Your task:
Would you transcribe the listing that follows, character for character, and omit its images?

◇ ◇ ◇ ◇ ◇ ◇ ◇

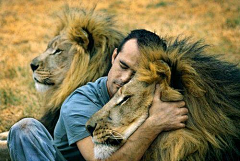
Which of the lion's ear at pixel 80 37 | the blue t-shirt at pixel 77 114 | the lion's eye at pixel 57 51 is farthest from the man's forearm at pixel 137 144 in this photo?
the lion's eye at pixel 57 51

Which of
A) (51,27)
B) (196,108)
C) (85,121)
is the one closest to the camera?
(196,108)

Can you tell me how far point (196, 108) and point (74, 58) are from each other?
1987mm

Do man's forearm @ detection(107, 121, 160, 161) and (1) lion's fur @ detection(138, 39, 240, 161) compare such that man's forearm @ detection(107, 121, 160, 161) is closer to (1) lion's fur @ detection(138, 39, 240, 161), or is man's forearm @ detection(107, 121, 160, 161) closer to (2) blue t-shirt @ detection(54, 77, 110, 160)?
(1) lion's fur @ detection(138, 39, 240, 161)

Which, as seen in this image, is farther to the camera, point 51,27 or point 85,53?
point 51,27

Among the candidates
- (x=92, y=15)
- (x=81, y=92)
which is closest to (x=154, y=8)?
(x=92, y=15)

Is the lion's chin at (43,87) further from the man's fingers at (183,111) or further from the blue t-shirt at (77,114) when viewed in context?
the man's fingers at (183,111)

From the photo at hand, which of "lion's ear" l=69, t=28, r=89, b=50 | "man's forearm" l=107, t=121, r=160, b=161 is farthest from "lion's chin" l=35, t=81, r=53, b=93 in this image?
"man's forearm" l=107, t=121, r=160, b=161

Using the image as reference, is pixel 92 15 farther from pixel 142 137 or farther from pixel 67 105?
pixel 142 137

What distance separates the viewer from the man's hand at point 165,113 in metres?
3.04

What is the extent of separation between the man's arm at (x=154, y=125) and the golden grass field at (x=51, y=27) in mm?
2901

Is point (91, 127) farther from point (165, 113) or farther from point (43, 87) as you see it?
point (43, 87)

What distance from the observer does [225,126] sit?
119 inches

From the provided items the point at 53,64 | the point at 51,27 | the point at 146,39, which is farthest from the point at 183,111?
the point at 51,27

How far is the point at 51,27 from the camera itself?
277 inches
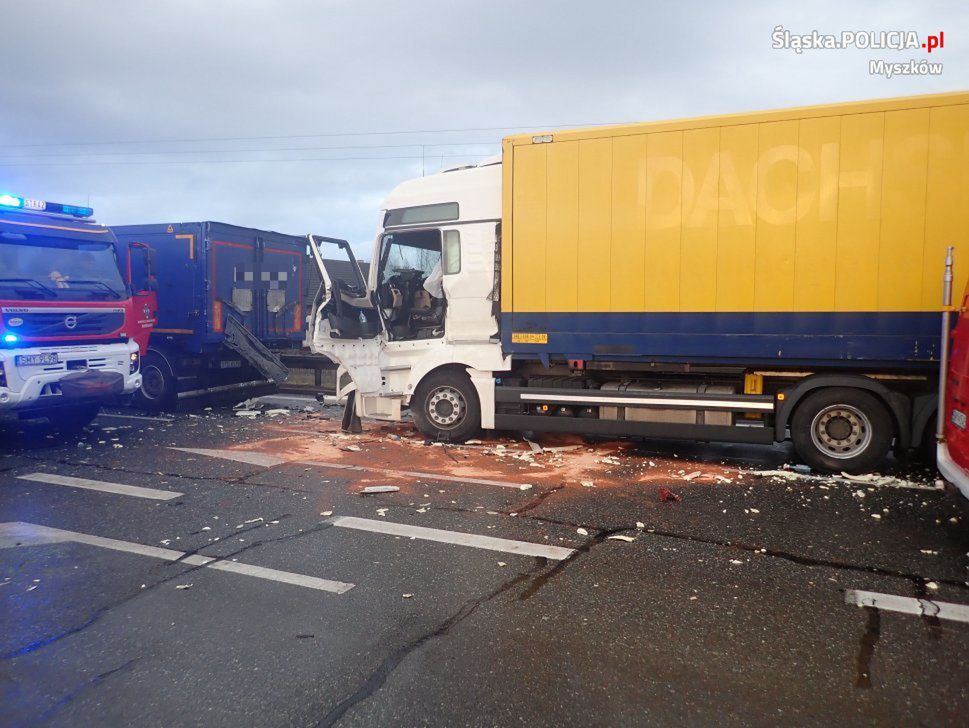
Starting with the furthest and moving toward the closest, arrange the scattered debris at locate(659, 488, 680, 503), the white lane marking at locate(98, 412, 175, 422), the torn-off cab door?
the white lane marking at locate(98, 412, 175, 422) → the torn-off cab door → the scattered debris at locate(659, 488, 680, 503)

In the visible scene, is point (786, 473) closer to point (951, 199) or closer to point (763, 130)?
point (951, 199)

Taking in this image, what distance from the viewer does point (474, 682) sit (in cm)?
322

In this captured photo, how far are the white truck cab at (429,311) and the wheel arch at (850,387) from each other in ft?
10.3

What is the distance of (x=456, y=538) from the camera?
5.26 m

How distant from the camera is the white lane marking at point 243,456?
7.96 m

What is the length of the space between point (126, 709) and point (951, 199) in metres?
7.32

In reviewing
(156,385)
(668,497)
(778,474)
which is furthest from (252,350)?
(778,474)

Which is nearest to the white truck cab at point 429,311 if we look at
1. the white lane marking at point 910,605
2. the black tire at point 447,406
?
the black tire at point 447,406

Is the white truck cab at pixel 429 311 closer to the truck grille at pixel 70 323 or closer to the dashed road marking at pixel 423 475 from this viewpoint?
the dashed road marking at pixel 423 475

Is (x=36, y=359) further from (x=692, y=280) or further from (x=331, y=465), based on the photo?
(x=692, y=280)

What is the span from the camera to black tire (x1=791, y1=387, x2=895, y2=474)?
6891 mm

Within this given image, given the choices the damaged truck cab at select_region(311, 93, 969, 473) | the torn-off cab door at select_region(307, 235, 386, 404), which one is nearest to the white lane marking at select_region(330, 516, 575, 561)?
the damaged truck cab at select_region(311, 93, 969, 473)

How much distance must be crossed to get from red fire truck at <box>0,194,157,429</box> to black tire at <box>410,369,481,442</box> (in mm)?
4202

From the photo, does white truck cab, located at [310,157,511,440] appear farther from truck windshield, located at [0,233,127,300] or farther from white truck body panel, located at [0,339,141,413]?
truck windshield, located at [0,233,127,300]
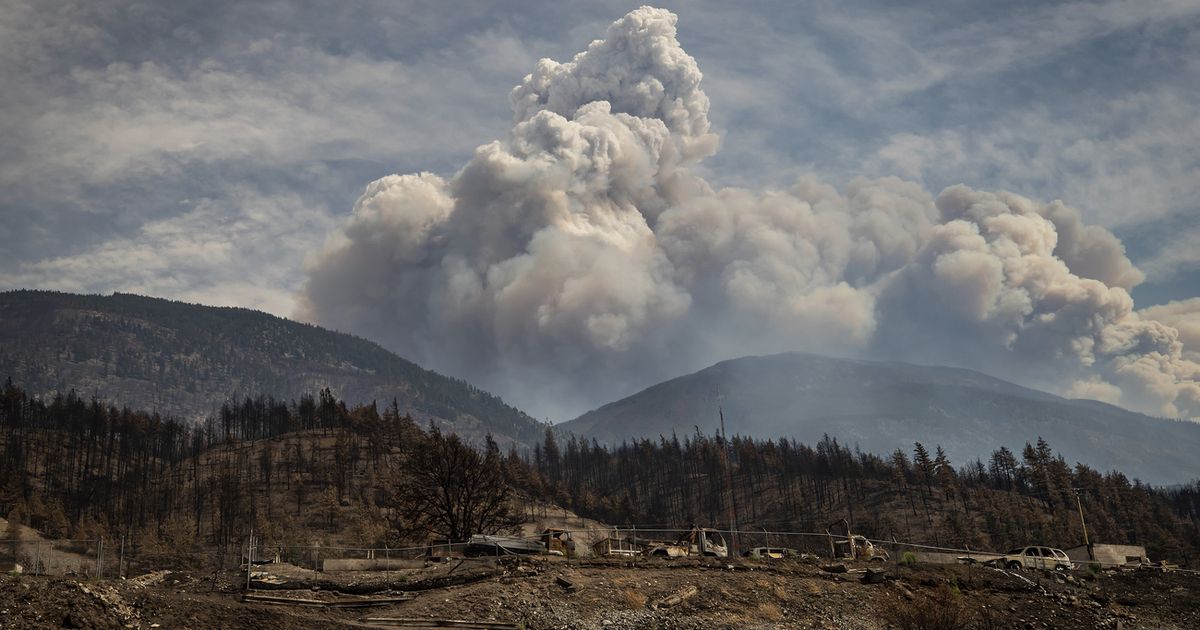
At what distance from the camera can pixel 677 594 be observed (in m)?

◇ ◇ ◇ ◇ ◇ ◇ ◇

The reply:
Which of the lion's ear at pixel 80 37 | the blue t-shirt at pixel 77 114 | the lion's eye at pixel 57 51 is farthest from the man's forearm at pixel 137 144 in this photo?
the lion's eye at pixel 57 51

Which of
A) (51,27)
B) (196,108)
C) (85,121)
is the one closest to the camera?
(196,108)

Can you tell me how far point (196, 108) and point (74, 58) are from each other?
1987mm

Do man's forearm @ detection(107, 121, 160, 161) and (1) lion's fur @ detection(138, 39, 240, 161) compare such that man's forearm @ detection(107, 121, 160, 161) is closer to (1) lion's fur @ detection(138, 39, 240, 161), or is man's forearm @ detection(107, 121, 160, 161) closer to (2) blue t-shirt @ detection(54, 77, 110, 160)?
(1) lion's fur @ detection(138, 39, 240, 161)

Which, as seen in this image, is farther to the camera, point 51,27 or point 85,53?
point 51,27

Among the candidates
- (x=92, y=15)
- (x=81, y=92)
which is closest to (x=154, y=8)?
(x=92, y=15)

Is the lion's chin at (43,87) further from the man's fingers at (183,111) or further from the blue t-shirt at (77,114) when viewed in context?
the man's fingers at (183,111)

From the photo at hand, which of "lion's ear" l=69, t=28, r=89, b=50 | "man's forearm" l=107, t=121, r=160, b=161 is farthest from "lion's chin" l=35, t=81, r=53, b=93 in this image?
"man's forearm" l=107, t=121, r=160, b=161

Using the image as reference, is pixel 92 15 farther from pixel 142 137 or farther from pixel 67 105?
pixel 142 137

What distance separates the viewer from the man's hand at point 165,113 in metres?
3.04

What is the extent of separation between the man's arm at (x=154, y=125) and the golden grass field at (x=51, y=27) in mm?
2901

Is point (91, 127) farther from point (165, 113) or farther from point (43, 87) as you see it?
point (43, 87)

What distance from the observer does [225,126] sit?
119 inches

From the provided items the point at 53,64 | the point at 51,27 | the point at 146,39, which is farthest from the point at 183,111?
the point at 51,27

How far is the point at 51,27 from the camera itself?
277 inches
Starting with the furthest and moving toward the closest, arrange the scattered debris at locate(659, 488, 680, 503), the white lane marking at locate(98, 412, 175, 422), the torn-off cab door?
the white lane marking at locate(98, 412, 175, 422) → the torn-off cab door → the scattered debris at locate(659, 488, 680, 503)

In the visible scene, is point (786, 473) closer to point (951, 199) or closer to point (763, 130)?
point (951, 199)

Taking in this image, what distance from the viewer does point (474, 682) sit (in cm)?
322

In this captured photo, how far are the white truck cab at (429,311) and the wheel arch at (850,387) from each other in ft?
10.3

What is the distance of (x=456, y=538) from the camera?
5.26 m

How distant from the camera is the white lane marking at point 243,456?
7.96 m

What is the length of the space between point (126, 709) and point (951, 199) in metres?
7.32

In reviewing
(156,385)
(668,497)
(778,474)
which is furthest from (252,350)?
(778,474)

Which is nearest to the white truck cab at point 429,311 if we look at
1. the white lane marking at point 910,605
2. the black tire at point 447,406
?
the black tire at point 447,406

Is the white truck cab at pixel 429 311 closer to the truck grille at pixel 70 323 or closer to the dashed road marking at pixel 423 475 from this viewpoint?
the dashed road marking at pixel 423 475

Is (x=36, y=359) further from (x=692, y=280) or further from (x=331, y=465), based on the photo?
(x=692, y=280)

What is the span from the camera to black tire (x1=791, y1=387, x2=895, y2=474)?
6891 mm

Within this given image, given the choices the damaged truck cab at select_region(311, 93, 969, 473) | the torn-off cab door at select_region(307, 235, 386, 404), which one is nearest to the white lane marking at select_region(330, 516, 575, 561)?
the damaged truck cab at select_region(311, 93, 969, 473)

How much distance must be crossed to get from red fire truck at <box>0,194,157,429</box> to black tire at <box>410,369,481,442</box> (in mm)?
4202

From the photo, does white truck cab, located at [310,157,511,440] appear farther from truck windshield, located at [0,233,127,300] or farther from white truck body panel, located at [0,339,141,413]?
truck windshield, located at [0,233,127,300]
At what distance from the camera can pixel 677 594 be observed (in m)?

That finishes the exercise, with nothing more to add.